─── MATERIAL FOR THIS EXERCISE

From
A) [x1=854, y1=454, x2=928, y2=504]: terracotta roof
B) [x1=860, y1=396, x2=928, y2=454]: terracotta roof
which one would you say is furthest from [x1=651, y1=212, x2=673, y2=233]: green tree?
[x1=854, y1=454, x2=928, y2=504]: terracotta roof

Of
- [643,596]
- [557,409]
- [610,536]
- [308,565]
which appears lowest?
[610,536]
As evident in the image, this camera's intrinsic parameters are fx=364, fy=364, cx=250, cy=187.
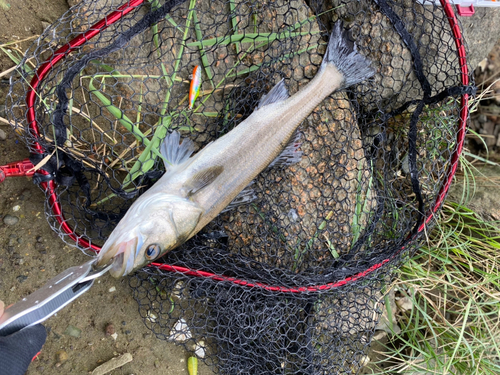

──────

EXERCISE REQUIREMENTS> Please pick out each line in the entries above that contains the word "which", and copy those lines.

TASK SOLUTION>
which one would you say is furthest from [x1=651, y1=212, x2=673, y2=233]: green tree?
which appears lowest?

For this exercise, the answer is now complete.